Make an exact copy of the records, dropping all pictures.

[Records drawn from a dataset]
============================================================
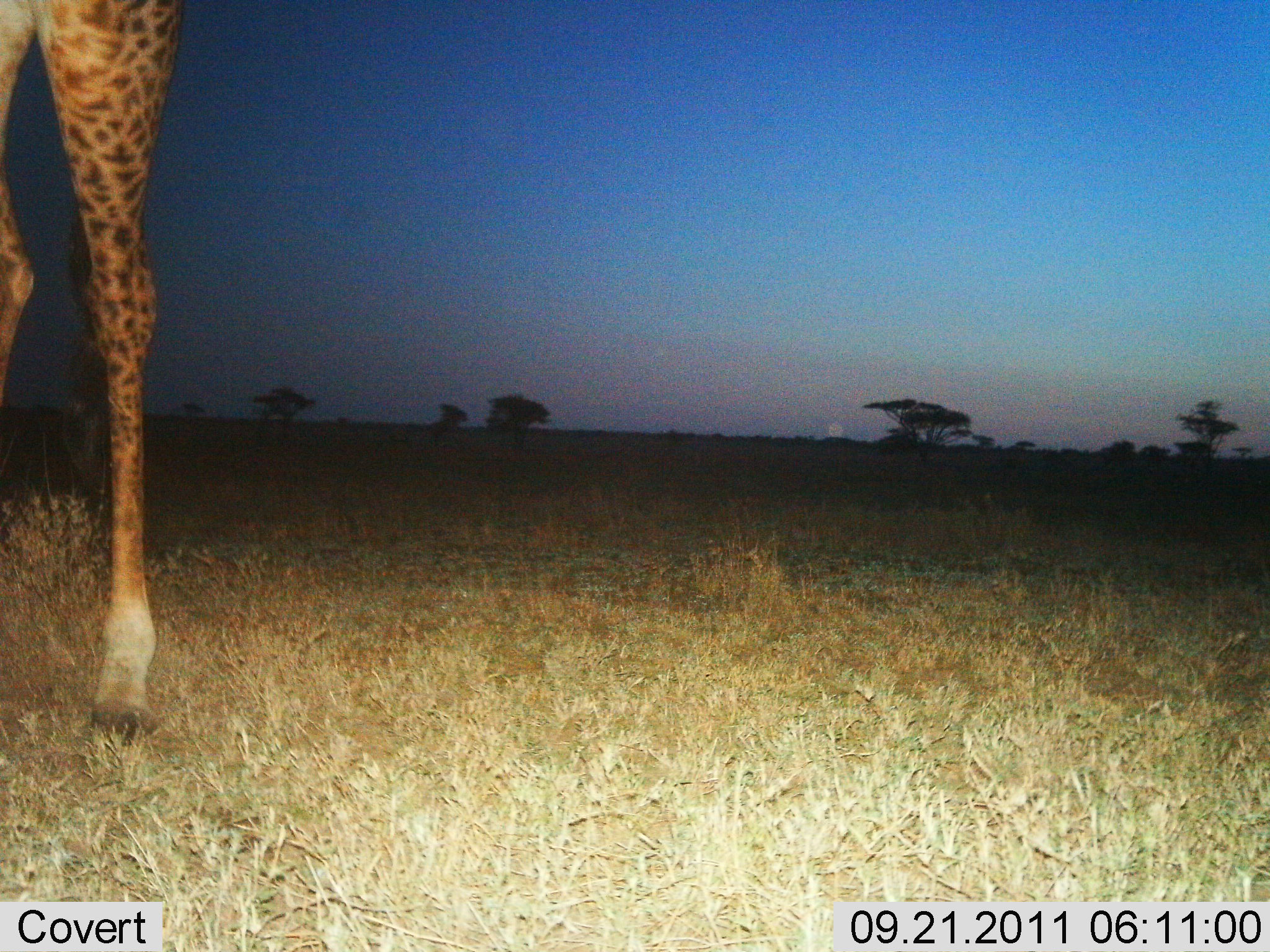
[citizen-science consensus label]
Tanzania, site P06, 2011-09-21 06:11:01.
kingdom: Animalia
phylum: Chordata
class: Mammalia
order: Artiodactyla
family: Giraffidae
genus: Giraffa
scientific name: Giraffa camelopardalis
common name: giraffe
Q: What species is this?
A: Giraffe (Giraffa camelopardalis).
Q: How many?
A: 1.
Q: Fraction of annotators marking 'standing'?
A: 79%.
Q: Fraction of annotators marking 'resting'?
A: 0%.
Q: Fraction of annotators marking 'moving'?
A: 21%.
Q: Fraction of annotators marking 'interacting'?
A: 0%.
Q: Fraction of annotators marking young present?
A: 0%.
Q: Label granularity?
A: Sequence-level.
============================================================
ANSWER SPACE
[citizen-science consensus label]
Tanzania, site P06, 2011-09-21 06:11:01.
kingdom: Animalia
phylum: Chordata
class: Mammalia
order: Artiodactyla
family: Giraffidae
genus: Giraffa
scientific name: Giraffa camelopardalis
common name: giraffe
Q: What species is this?
A: Giraffe (Giraffa camelopardalis).
Q: How many?
A: 1.
Q: Fraction of annotators marking 'standing'?
A: 79%.
Q: Fraction of annotators marking 'resting'?
A: 0%.
Q: Fraction of annotators marking 'moving'?
A: 21%.
Q: Fraction of annotators marking 'interacting'?
A: 0%.
Q: Fraction of annotators marking young present?
A: 0%.
Q: Label granularity?
A: Sequence-level.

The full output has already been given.